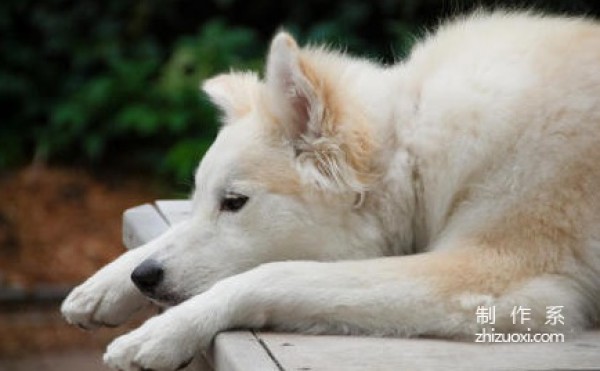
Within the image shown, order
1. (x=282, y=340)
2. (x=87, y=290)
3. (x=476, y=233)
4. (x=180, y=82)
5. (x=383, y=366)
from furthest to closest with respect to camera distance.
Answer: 1. (x=180, y=82)
2. (x=87, y=290)
3. (x=476, y=233)
4. (x=282, y=340)
5. (x=383, y=366)

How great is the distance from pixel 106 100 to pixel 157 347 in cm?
507

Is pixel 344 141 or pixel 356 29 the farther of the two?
pixel 356 29

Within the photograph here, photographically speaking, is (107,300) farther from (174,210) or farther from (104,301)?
(174,210)

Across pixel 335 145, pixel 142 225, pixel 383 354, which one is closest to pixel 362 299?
pixel 383 354

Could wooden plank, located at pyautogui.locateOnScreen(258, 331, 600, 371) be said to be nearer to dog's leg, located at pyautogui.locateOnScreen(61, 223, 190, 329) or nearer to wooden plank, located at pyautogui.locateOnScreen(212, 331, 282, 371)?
wooden plank, located at pyautogui.locateOnScreen(212, 331, 282, 371)

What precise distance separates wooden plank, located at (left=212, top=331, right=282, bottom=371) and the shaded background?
13.2ft

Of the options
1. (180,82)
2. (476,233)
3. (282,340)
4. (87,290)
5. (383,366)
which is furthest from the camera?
(180,82)

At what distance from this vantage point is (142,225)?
4.01 metres

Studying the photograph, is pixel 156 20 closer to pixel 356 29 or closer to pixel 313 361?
pixel 356 29

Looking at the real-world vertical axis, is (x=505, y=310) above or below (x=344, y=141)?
below

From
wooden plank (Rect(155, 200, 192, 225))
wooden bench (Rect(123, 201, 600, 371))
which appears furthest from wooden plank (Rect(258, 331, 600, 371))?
wooden plank (Rect(155, 200, 192, 225))

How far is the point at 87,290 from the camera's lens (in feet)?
10.8

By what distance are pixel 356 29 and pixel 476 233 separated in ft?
16.4

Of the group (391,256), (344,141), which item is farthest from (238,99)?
(391,256)
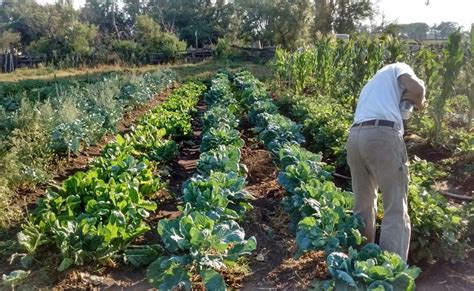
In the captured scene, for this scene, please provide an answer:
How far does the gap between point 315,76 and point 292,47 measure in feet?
54.8

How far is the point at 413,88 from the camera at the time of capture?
125 inches

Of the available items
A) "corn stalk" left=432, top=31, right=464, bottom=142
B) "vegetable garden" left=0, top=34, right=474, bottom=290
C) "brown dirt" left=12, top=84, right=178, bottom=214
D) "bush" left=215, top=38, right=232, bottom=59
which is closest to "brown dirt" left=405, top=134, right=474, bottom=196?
"vegetable garden" left=0, top=34, right=474, bottom=290

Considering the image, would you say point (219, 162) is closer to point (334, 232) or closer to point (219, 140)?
point (219, 140)

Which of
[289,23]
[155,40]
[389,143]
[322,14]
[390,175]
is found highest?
[322,14]

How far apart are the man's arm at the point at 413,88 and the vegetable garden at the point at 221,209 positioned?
1.01 meters

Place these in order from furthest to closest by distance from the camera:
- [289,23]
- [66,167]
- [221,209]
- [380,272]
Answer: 1. [289,23]
2. [66,167]
3. [221,209]
4. [380,272]

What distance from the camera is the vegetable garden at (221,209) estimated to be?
3148mm

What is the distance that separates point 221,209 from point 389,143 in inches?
61.3

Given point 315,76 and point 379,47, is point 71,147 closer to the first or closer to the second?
point 379,47

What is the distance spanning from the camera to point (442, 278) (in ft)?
11.1

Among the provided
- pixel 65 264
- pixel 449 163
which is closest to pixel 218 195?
pixel 65 264

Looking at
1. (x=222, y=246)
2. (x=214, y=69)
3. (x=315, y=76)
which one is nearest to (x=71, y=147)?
(x=222, y=246)

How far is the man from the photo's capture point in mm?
3139

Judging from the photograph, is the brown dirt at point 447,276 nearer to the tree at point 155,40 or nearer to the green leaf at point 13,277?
the green leaf at point 13,277
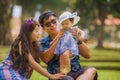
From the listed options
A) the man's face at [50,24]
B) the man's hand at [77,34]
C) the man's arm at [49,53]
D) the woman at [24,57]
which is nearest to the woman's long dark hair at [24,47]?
the woman at [24,57]

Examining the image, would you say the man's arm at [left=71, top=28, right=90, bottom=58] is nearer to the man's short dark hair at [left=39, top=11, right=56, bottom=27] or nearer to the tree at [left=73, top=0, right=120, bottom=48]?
the man's short dark hair at [left=39, top=11, right=56, bottom=27]

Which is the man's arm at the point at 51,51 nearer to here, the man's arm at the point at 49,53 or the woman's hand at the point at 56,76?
the man's arm at the point at 49,53

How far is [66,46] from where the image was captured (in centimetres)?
655

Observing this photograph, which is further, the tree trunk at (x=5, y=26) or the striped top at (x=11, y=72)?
the tree trunk at (x=5, y=26)

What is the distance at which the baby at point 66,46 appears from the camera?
21.2 feet

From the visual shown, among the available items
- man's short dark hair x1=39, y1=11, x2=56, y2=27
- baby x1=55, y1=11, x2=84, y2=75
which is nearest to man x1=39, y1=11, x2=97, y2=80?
man's short dark hair x1=39, y1=11, x2=56, y2=27

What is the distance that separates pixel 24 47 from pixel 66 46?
636 millimetres

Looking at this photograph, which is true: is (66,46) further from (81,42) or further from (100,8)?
(100,8)

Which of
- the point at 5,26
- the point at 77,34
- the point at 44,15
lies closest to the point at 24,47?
the point at 44,15

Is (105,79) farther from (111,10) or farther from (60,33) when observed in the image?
(111,10)

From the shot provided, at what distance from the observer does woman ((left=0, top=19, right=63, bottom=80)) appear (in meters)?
6.36

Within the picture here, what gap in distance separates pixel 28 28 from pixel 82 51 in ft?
3.22

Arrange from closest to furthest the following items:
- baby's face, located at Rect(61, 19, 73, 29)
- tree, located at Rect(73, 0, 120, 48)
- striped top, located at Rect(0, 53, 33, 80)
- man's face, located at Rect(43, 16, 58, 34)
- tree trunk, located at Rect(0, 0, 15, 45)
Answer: striped top, located at Rect(0, 53, 33, 80)
baby's face, located at Rect(61, 19, 73, 29)
man's face, located at Rect(43, 16, 58, 34)
tree trunk, located at Rect(0, 0, 15, 45)
tree, located at Rect(73, 0, 120, 48)

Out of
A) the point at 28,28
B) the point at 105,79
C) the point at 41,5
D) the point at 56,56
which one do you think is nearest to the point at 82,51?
the point at 56,56
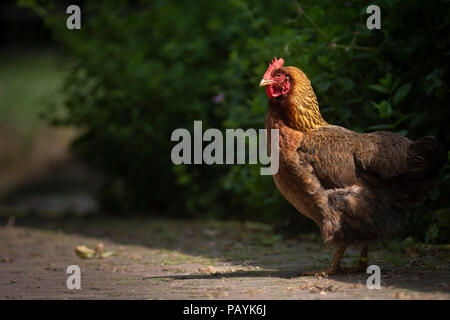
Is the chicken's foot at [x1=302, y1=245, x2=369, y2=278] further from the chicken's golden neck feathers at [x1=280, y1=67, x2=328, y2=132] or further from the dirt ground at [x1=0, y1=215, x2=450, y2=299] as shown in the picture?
the chicken's golden neck feathers at [x1=280, y1=67, x2=328, y2=132]

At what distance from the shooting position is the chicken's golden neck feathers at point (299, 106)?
4.71 meters

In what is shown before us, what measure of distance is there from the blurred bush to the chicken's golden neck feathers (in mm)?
803

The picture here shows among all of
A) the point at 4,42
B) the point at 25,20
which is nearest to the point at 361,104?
the point at 25,20

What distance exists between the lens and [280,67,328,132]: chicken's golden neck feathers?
4715 millimetres

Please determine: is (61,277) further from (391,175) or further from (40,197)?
(40,197)

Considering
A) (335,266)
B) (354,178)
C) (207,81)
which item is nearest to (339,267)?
(335,266)

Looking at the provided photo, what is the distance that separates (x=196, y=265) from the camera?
5.24 metres

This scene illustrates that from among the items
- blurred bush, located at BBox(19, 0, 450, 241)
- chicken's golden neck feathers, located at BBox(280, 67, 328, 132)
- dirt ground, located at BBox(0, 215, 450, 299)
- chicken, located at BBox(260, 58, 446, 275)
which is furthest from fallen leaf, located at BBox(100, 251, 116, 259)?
chicken's golden neck feathers, located at BBox(280, 67, 328, 132)

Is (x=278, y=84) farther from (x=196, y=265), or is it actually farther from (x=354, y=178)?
(x=196, y=265)

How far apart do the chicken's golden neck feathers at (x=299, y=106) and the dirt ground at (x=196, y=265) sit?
1.13 metres

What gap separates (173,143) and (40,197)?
555cm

◆ ◆ ◆

**WHAT TO PRODUCE:** Reproduce the records word for word from the line containing "How great is" through the line containing "4.01 metres", including both of those lines.

**RESPONSE TO THE TASK:**
How great is the distance from pixel 106 100 to pixel 157 347 in cm?
507

Is pixel 344 141 or pixel 356 29 the farther of the two?
pixel 356 29

Within the photograph here, photographically speaking, is (107,300) farther from (174,210) or farther from (104,301)?
(174,210)

Across pixel 335 145, pixel 142 225, pixel 383 354, which one is closest to pixel 362 299?
pixel 383 354

Could wooden plank, located at pyautogui.locateOnScreen(258, 331, 600, 371) be said to be nearer to dog's leg, located at pyautogui.locateOnScreen(61, 223, 190, 329) or nearer to wooden plank, located at pyautogui.locateOnScreen(212, 331, 282, 371)?
wooden plank, located at pyautogui.locateOnScreen(212, 331, 282, 371)

What precise distance separates wooden plank, located at (left=212, top=331, right=282, bottom=371) and the shaded background?
13.2ft

Of the options
1. (180,82)
2. (476,233)
3. (282,340)
4. (87,290)
5. (383,366)
which is furthest from the camera?
(180,82)

At what distance from this vantage point is (142,225)?
4.01 metres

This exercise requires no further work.